Spatial reasoning records
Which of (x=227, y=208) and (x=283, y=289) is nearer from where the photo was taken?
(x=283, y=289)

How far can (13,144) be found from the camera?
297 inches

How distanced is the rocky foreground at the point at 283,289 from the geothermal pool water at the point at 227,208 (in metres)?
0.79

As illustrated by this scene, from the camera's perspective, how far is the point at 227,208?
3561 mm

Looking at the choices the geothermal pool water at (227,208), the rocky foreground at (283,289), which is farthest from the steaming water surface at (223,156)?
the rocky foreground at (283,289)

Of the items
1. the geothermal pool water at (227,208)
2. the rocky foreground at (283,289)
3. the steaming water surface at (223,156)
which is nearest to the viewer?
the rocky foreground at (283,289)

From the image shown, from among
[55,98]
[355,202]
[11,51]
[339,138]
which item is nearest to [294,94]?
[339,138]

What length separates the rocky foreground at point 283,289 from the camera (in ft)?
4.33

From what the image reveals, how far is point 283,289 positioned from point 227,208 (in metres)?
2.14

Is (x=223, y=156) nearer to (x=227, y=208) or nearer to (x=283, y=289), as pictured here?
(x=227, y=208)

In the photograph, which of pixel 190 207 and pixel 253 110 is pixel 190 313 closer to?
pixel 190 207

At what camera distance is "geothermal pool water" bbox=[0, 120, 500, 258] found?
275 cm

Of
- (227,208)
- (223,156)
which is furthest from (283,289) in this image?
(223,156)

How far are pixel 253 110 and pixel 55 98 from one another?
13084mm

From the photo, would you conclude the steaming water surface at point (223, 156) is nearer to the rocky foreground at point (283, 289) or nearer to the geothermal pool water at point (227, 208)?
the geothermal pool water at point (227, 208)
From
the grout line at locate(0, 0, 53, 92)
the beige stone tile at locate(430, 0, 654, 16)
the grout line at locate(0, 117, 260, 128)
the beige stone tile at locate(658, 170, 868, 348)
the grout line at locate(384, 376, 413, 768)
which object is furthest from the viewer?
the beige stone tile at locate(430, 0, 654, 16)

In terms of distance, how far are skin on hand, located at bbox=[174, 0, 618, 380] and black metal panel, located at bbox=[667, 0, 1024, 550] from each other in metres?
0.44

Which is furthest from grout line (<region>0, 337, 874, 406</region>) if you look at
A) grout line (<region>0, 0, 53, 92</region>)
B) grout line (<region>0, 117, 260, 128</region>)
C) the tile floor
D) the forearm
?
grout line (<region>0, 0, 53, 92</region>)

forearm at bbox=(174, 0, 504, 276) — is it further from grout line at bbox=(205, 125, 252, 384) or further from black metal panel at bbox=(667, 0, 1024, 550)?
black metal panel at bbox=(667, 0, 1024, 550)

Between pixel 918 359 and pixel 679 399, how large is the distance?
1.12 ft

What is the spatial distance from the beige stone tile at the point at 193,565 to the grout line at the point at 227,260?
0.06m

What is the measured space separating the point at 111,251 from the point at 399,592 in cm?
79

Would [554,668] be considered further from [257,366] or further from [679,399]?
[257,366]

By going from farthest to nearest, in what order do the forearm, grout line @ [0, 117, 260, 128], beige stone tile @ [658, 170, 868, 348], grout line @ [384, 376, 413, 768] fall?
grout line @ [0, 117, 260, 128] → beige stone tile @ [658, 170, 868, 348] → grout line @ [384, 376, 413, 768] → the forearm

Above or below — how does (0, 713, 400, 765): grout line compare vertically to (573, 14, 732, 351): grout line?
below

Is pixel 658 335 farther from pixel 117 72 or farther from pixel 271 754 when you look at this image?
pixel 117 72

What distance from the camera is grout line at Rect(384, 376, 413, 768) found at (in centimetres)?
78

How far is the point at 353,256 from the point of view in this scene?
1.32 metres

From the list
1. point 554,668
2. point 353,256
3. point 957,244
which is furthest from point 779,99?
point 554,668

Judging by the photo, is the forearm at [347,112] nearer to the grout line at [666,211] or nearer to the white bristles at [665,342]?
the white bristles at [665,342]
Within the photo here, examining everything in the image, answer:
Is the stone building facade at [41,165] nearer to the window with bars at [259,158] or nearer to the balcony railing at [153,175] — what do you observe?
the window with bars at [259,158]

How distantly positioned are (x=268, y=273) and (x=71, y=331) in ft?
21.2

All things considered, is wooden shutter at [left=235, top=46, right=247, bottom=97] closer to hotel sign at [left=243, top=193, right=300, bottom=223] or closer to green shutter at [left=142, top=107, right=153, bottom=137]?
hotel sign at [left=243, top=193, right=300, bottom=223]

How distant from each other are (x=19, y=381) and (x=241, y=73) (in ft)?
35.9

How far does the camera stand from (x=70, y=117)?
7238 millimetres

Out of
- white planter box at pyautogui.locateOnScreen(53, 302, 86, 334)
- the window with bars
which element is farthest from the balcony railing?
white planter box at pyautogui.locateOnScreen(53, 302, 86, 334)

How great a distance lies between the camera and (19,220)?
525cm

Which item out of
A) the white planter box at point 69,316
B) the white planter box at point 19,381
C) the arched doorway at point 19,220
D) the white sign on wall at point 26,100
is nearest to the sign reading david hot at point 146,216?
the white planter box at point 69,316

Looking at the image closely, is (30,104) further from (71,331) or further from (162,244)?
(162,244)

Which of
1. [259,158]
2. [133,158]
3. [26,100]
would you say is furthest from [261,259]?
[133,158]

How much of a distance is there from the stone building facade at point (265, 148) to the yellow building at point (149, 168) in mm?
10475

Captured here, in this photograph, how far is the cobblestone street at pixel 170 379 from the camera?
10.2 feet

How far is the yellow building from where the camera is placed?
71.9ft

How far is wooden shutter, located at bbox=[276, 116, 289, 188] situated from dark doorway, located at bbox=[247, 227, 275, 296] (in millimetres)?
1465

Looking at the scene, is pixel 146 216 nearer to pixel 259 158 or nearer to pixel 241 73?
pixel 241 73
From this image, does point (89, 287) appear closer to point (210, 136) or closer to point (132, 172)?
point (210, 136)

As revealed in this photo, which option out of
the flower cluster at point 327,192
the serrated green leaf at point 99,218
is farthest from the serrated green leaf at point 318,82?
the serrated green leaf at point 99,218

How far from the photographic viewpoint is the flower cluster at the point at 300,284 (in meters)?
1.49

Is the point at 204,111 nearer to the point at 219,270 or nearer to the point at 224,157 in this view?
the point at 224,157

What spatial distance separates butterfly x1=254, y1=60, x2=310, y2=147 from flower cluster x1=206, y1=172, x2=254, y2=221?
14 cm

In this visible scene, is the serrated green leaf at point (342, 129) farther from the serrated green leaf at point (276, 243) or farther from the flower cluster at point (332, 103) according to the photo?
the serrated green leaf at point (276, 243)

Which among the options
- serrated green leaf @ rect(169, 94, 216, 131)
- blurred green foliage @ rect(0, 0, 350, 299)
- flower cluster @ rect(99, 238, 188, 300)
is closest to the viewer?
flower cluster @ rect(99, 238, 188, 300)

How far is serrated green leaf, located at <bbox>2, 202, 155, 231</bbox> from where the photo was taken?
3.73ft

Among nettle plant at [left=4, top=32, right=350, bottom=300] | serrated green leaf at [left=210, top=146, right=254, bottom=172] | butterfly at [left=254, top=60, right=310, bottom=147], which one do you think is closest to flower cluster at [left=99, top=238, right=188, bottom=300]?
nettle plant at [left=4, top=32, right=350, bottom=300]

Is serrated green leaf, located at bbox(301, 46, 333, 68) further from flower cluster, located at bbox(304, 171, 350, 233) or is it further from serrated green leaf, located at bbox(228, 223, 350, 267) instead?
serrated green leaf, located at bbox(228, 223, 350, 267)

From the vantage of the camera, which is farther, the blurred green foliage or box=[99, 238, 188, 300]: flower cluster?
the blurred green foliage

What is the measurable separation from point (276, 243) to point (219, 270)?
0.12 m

● Task
Rewrite every one of the records above, replacing each occurrence of "camera" with "lens" and leaving all other text untouched.

● Response for this exercise
Which of (x=227, y=208) and (x=283, y=289) is nearer from where the photo was taken?
(x=283, y=289)

How far can (13,144) be found from the lens?
297 inches

How distanced is the rocky foreground at the point at 283,289 from the geothermal pool water at the point at 227,208 (in metres)?
0.79

As illustrated by this scene, from the lens's perspective, how far is the point at 227,208?
3561 mm

Looking at the choices the geothermal pool water at (227,208), the rocky foreground at (283,289), which is farthest from the steaming water surface at (223,156)?
the rocky foreground at (283,289)

Of the items
1. the geothermal pool water at (227,208)
2. the rocky foreground at (283,289)
3. the steaming water surface at (223,156)
which is nearest to the viewer?
the rocky foreground at (283,289)

From the image shown, from among
[55,98]
[355,202]
[11,51]
[339,138]
which item is nearest to [294,94]?
[339,138]

What length separates the rocky foreground at point 283,289 from the lens (in ft)?
4.33

From what the image reveals, how far is point 283,289 positioned from point 227,208 (in metres)?
2.14

Is (x=223, y=156) nearer to (x=227, y=208) or nearer to (x=283, y=289), as pictured here?
(x=227, y=208)

In the photograph, which of pixel 190 207 and pixel 253 110 is pixel 190 313 closer to?
pixel 190 207

At what lens distance is "geothermal pool water" bbox=[0, 120, 500, 258] found?
275 cm

Of
- (227,208)
- (223,156)
which is furthest from (283,289) in this image?
(223,156)

How far are pixel 253 110 and pixel 55 98 from one another?
13084mm

From the photo, would you conclude the steaming water surface at point (223, 156) is nearer to the rocky foreground at point (283, 289) or nearer to the geothermal pool water at point (227, 208)?
the geothermal pool water at point (227, 208)
From
the grout line at locate(0, 0, 53, 92)
the beige stone tile at locate(430, 0, 654, 16)
the grout line at locate(0, 117, 260, 128)
the beige stone tile at locate(658, 170, 868, 348)
the grout line at locate(384, 376, 413, 768)
which object is furthest from the viewer?
the beige stone tile at locate(430, 0, 654, 16)

In terms of distance, how far are skin on hand, located at bbox=[174, 0, 618, 380] and black metal panel, located at bbox=[667, 0, 1024, 550] from each other in metres?
0.44

Which is furthest from grout line (<region>0, 337, 874, 406</region>) if you look at
A) grout line (<region>0, 0, 53, 92</region>)
B) grout line (<region>0, 117, 260, 128</region>)
C) the tile floor
D) the forearm
?
grout line (<region>0, 0, 53, 92</region>)

forearm at bbox=(174, 0, 504, 276) — is it further from grout line at bbox=(205, 125, 252, 384) or further from black metal panel at bbox=(667, 0, 1024, 550)?
black metal panel at bbox=(667, 0, 1024, 550)

Between pixel 918 359 and pixel 679 399, how large is the distance?
1.12 ft

What is the spatial distance from the beige stone tile at the point at 193,565 to the grout line at the point at 227,260?
0.06m

What is the measured space separating the point at 111,251 from the point at 399,592 in cm?
79

Would [554,668] be considered further from [257,366] or further from [679,399]?
[257,366]

By going from farthest to nearest, in what order do the forearm, grout line @ [0, 117, 260, 128], beige stone tile @ [658, 170, 868, 348], grout line @ [384, 376, 413, 768] fall?
grout line @ [0, 117, 260, 128] → beige stone tile @ [658, 170, 868, 348] → grout line @ [384, 376, 413, 768] → the forearm

Above or below — how does (0, 713, 400, 765): grout line compare vertically to (573, 14, 732, 351): grout line?
below

Is pixel 658 335 farther from pixel 117 72 or farther from pixel 271 754 when you look at this image?
pixel 117 72

What distance from the lens is grout line at Rect(384, 376, 413, 768) found at (in centimetres)?
78

How far is the point at 353,256 from the point of view in this scene?
1.32 metres

From the list
1. point 554,668
2. point 353,256
3. point 957,244
which is furthest from point 779,99?
point 554,668

Judging by the photo, is the forearm at [347,112] nearer to the grout line at [666,211] or nearer to the white bristles at [665,342]?
the white bristles at [665,342]
Within the photo here, examining everything in the image, answer:
Is the stone building facade at [41,165] nearer to the window with bars at [259,158] or nearer to the balcony railing at [153,175] — what do you observe?
the window with bars at [259,158]

How distantly positioned are (x=268, y=273) and (x=71, y=331) in ft?
21.2

All things considered, is wooden shutter at [left=235, top=46, right=247, bottom=97] closer to hotel sign at [left=243, top=193, right=300, bottom=223] or closer to green shutter at [left=142, top=107, right=153, bottom=137]?
hotel sign at [left=243, top=193, right=300, bottom=223]

How distant from each other are (x=19, y=381) and (x=241, y=73) (in ft)?
35.9

How far does the lens stand from (x=70, y=117)?
7238 millimetres

Out of
- white planter box at pyautogui.locateOnScreen(53, 302, 86, 334)
- the window with bars
which element is farthest from the balcony railing?
white planter box at pyautogui.locateOnScreen(53, 302, 86, 334)

How great a distance lies between the lens and (19,220)?
525cm

Which item out of
A) the white planter box at point 69,316
B) the white planter box at point 19,381
C) the arched doorway at point 19,220
D) the white sign on wall at point 26,100
is nearest to the sign reading david hot at point 146,216?
the white planter box at point 69,316

Looking at the image closely, is (30,104) further from (71,331) or further from (162,244)?
(162,244)

Which of
1. [259,158]
2. [133,158]
3. [26,100]
would you say is furthest from [261,259]?
[133,158]

How much of a distance is there from the stone building facade at point (265, 148) to the yellow building at point (149, 168) in mm?
10475

Captured here, in this photograph, how far is the cobblestone street at pixel 170 379 from the lens?
10.2 feet

How far is the yellow building from where the lens is placed?
71.9ft

How far is wooden shutter, located at bbox=[276, 116, 289, 188] situated from dark doorway, located at bbox=[247, 227, 275, 296] (in millimetres)?
1465

Looking at the scene, is pixel 146 216 nearer to pixel 259 158 or nearer to pixel 241 73?
pixel 241 73
From this image, does point (89, 287) appear closer to point (210, 136) or closer to point (132, 172)?
point (210, 136)

As revealed in this photo, which option out of
the flower cluster at point 327,192
the serrated green leaf at point 99,218
is farthest from the serrated green leaf at point 318,82?
the serrated green leaf at point 99,218

How far from the photographic viewpoint is the flower cluster at the point at 300,284 (in meters)?
1.49

Is the point at 204,111 nearer to the point at 219,270 or nearer to the point at 224,157 in this view?
the point at 224,157

What spatial distance separates butterfly x1=254, y1=60, x2=310, y2=147 from flower cluster x1=206, y1=172, x2=254, y2=221?
14 cm

In this visible scene, is the serrated green leaf at point (342, 129) farther from the serrated green leaf at point (276, 243) or farther from the flower cluster at point (332, 103) according to the photo?
the serrated green leaf at point (276, 243)

Which among the options
- serrated green leaf @ rect(169, 94, 216, 131)
- blurred green foliage @ rect(0, 0, 350, 299)
- flower cluster @ rect(99, 238, 188, 300)
is closest to the viewer?
flower cluster @ rect(99, 238, 188, 300)

How far is serrated green leaf, located at <bbox>2, 202, 155, 231</bbox> from where the photo was taken?
3.73ft

Among nettle plant at [left=4, top=32, right=350, bottom=300] | serrated green leaf at [left=210, top=146, right=254, bottom=172] | butterfly at [left=254, top=60, right=310, bottom=147], which one do you think is closest to flower cluster at [left=99, top=238, right=188, bottom=300]?
nettle plant at [left=4, top=32, right=350, bottom=300]

Is serrated green leaf, located at bbox(301, 46, 333, 68) further from flower cluster, located at bbox(304, 171, 350, 233) or is it further from serrated green leaf, located at bbox(228, 223, 350, 267) instead?
serrated green leaf, located at bbox(228, 223, 350, 267)

From the vantage of the lens, which is farther, the blurred green foliage or box=[99, 238, 188, 300]: flower cluster?
the blurred green foliage

What is the measurable separation from point (276, 243) to point (219, 270)?
0.12 m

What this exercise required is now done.